Place Capital Group’s core focus will be on transforming large scale housing estates into modern, low carbon, and sociable places to live for those who rely on lower income housing.

The group’s business model involves creating commercially viable solutions to the challenges faced by large scale housing estates and their owners and landlords.

The group will work with clients across the life cycle of a development – from initial feasibility studies to set the vision for change, through to longer term, risk-shared development from the management of the transformation.

Smith-Milne said: “Many of our largest housing estates were originally conceived with strong, utopian visions that had social values at their core.

Peter Martin

“Some of the world’s most respected architects of their time were used to plan these neighbourhoods to provide homes for heroes returning from war, to provide cultural and spiritual enlightenment and healthy communities away from the city.

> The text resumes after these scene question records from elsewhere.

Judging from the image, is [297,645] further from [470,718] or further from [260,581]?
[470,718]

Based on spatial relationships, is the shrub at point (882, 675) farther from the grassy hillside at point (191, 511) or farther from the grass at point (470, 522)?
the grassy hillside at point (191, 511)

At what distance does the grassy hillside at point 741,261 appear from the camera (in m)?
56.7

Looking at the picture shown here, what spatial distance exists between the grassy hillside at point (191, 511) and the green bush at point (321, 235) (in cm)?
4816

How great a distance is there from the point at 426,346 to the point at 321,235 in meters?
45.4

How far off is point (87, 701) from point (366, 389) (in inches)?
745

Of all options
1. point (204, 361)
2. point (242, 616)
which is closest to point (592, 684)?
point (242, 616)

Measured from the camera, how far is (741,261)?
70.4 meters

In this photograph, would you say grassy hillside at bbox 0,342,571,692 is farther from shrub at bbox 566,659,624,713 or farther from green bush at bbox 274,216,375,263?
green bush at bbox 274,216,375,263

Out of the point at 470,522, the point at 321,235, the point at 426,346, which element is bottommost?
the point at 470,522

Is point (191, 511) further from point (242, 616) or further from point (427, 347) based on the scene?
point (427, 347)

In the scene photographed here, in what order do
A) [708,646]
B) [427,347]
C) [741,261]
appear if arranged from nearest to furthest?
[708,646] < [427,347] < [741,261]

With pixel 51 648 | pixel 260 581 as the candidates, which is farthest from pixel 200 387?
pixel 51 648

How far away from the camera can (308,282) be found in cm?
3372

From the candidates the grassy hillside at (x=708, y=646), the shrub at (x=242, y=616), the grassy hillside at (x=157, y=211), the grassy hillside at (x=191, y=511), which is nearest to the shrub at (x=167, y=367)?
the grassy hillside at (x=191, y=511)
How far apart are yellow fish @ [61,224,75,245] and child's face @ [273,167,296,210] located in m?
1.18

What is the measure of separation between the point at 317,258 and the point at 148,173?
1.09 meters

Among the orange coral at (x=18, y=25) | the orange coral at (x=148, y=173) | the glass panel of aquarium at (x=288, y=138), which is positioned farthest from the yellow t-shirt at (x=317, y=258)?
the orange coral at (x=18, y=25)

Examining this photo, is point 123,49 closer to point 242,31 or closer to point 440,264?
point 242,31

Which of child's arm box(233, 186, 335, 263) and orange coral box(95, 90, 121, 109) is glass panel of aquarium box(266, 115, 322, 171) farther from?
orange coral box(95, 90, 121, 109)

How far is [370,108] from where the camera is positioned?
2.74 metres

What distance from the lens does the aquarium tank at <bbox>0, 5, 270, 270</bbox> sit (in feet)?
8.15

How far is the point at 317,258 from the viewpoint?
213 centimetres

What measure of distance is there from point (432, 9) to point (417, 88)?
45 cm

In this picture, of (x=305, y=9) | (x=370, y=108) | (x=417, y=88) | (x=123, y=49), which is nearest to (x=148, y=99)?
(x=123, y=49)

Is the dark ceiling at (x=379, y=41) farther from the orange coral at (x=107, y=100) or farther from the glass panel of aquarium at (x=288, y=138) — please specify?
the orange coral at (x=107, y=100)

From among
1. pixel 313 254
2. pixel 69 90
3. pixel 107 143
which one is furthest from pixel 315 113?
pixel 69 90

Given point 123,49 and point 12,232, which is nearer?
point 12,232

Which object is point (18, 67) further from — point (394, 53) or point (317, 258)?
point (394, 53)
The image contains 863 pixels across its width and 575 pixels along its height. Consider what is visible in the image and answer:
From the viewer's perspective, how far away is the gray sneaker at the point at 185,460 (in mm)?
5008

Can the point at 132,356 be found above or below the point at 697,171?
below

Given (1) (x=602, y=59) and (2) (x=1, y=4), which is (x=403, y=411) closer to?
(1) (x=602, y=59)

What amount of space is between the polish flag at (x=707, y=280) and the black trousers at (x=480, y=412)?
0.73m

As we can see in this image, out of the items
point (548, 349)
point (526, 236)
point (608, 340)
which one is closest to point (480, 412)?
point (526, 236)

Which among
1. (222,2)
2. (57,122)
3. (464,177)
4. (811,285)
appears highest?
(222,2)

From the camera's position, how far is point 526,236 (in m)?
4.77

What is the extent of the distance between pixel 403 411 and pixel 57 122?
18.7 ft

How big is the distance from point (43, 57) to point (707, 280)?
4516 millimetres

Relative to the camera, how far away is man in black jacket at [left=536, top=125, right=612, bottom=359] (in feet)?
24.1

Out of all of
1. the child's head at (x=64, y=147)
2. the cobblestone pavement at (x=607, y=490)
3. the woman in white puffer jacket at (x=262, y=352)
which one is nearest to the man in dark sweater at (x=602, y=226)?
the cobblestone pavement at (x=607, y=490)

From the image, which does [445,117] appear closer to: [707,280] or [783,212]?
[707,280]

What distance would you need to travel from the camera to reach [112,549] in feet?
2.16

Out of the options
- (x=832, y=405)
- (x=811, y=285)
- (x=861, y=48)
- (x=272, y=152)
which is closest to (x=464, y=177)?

“These design principles have, sadly, been lost and the language of management is now about ‘decent homes’ and compliance.

“Place Capital Group will be using real innovation and a design-led approach that, whilst founded on the solid principles of the original garden village movement, will be modernised to account for new technologies, better use of data and radical approaches to tackling climate change and fuel poverty.”

He said the new entity will also be materially enhancing the commercial value of these estates through densification of the housing stock where possible and ensuring that the housing product on offer is fit to the changing needs of the end user, especially an ageing demographic.

Smith-Milne added: “This vision is totally of its time. As we emerge from the pandemic and begin to grapple with its economic and social costs, we urgently need innovation.”

He said the aim is to help create a huge supply of new homes in areas where people did not think development was possible, on land that public bodies already own: “We are about to start a radical rethink of how new homes can be delivered in an era of need.”

Joining Smith-Milne and Martin will be a high calibre board of experts in place-led development, with details to be announced shortly.